Both were giants in the industry, both were eclipsed by Huawei and both are scrambling to reinvent themselves, but only one is showing tenuous signs of recovery.

For the second quarter of 2017, Nokia has reported operating profits of €574 million, up 73% year-on-year, though it has warned the market sales are expected to drop by 3% to 5% over the course of 2017. It’s a real mixed bag for Nokia, which has some very promising business units making some good cash, but the telco network equipment area is proving to be a tough cookie. Group sales decreased 1% to €5.63 billion.
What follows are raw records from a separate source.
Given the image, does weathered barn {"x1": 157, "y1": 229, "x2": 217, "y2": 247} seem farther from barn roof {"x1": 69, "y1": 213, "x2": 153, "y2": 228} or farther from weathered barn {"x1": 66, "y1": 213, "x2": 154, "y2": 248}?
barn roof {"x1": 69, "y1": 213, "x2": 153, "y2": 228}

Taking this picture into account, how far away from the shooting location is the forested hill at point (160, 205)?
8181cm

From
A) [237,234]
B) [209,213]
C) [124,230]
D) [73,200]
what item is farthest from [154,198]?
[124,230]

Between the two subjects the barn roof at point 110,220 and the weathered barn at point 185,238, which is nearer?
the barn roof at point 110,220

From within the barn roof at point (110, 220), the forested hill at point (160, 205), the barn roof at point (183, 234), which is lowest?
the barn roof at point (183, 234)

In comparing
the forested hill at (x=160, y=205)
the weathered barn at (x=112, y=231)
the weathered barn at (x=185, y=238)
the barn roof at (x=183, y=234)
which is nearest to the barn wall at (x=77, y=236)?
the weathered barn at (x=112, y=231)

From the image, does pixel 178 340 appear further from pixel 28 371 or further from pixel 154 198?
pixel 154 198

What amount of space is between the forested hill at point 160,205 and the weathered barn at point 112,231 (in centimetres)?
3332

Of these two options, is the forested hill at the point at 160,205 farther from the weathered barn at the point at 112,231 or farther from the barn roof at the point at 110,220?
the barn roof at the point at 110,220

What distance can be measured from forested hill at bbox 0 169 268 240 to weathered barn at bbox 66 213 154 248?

“We expect our primary addressable market with communication service providers to be slightly more challenging in 2017 than earlier forecast,” said CEO Rajeev Suri. “We now expect a decline in the market in the range of 3-5%, versus our earlier view of a low-single digit decline. In addition, we continue to expect our Networks sales to perform in line with the market.

“In summary, a good second quarter, some challenges ahead this year, but also reasons to be optimistic about Nokia’s ability to deliver.”

Despite tough market conditions, Nokia has certainly shown a bit more than its Swedish neighbours. The $16 billion acquisition of Alcatel Lucent has continued to pay dividends as it continues to broaden its product portfolio in fixed line. Less of a streamlined focus on mobile now the 4G phenomenon would appear to have peaked, is making the purchase seem like a bit of a bargain in hindsight. Meaningful contributions from the 5G euphoria are not expected until 2019, so there might be another couple of mixed earnings calls on the horizon.

One boost to the bank account which investors should not become comfortable with is the patent settlement with Apple. This almost certainly assisted with the profit uplift, primarily because such a settlement was unexpected. Apple is not usually reasonable when it comes to disputes, preferring to measure the might of its own legal team in the courts, but this must have been a pleasant surprise for the Nokia team.

And while the management team will surely realise it’s not job done yet, there must be a glance across the border and a cheeky little smile at the Ericsson struggles.